*WHAT THE TASK ASKS:*
Rewrite all of the rows below, replacing "bus side window" with "bus rear window" and leaving everything else unchanged. Omit the pictures from your answer.

*SUPPLIED ENTRIES:*
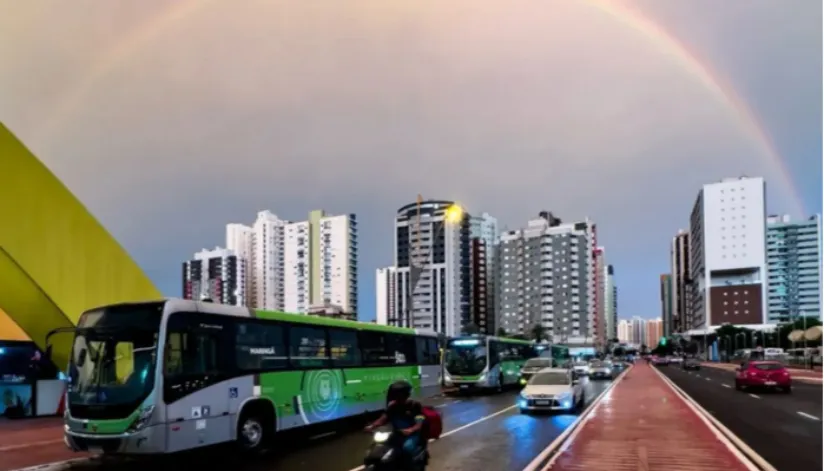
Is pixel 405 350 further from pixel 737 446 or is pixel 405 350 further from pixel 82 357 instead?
pixel 82 357

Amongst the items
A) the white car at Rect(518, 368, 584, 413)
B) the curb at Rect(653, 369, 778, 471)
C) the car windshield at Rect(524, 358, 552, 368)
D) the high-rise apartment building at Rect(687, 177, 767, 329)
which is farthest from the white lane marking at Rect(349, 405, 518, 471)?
the high-rise apartment building at Rect(687, 177, 767, 329)

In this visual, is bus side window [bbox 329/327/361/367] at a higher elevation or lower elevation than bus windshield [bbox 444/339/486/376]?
higher

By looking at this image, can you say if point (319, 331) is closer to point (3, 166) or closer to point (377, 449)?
point (3, 166)

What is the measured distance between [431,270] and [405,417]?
61.7 meters

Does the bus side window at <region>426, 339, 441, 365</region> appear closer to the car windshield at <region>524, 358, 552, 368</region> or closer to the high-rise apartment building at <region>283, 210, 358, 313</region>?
the car windshield at <region>524, 358, 552, 368</region>

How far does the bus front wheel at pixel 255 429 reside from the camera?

*CORRECT ANSWER:*
Is pixel 405 350 further from pixel 737 446 or is pixel 405 350 further from pixel 82 357 instead?
pixel 82 357

Amongst the items
A) the white car at Rect(518, 368, 584, 413)
B) the curb at Rect(653, 369, 778, 471)
C) the car windshield at Rect(524, 358, 552, 368)
D) the high-rise apartment building at Rect(687, 177, 767, 329)
which is farthest from the white lane marking at Rect(349, 405, 518, 471)?
the high-rise apartment building at Rect(687, 177, 767, 329)

In this visual, is bus rear window [bbox 329/327/361/367] at a higher elevation or lower elevation than bus windshield [bbox 444/339/486/376]?
higher

By looking at this image, can you say if point (319, 331) is closer to point (3, 166) or closer to point (377, 449)?
point (3, 166)

What is the measured distance between [431,270] and [405,417]?
61.7 meters

Does the bus rear window at <region>426, 339, 441, 365</region> appear closer to the car windshield at <region>524, 358, 552, 368</region> or closer to the high-rise apartment building at <region>283, 210, 358, 313</region>?
the car windshield at <region>524, 358, 552, 368</region>

How far does the bus front wheel at pixel 255 429 reside from the camera?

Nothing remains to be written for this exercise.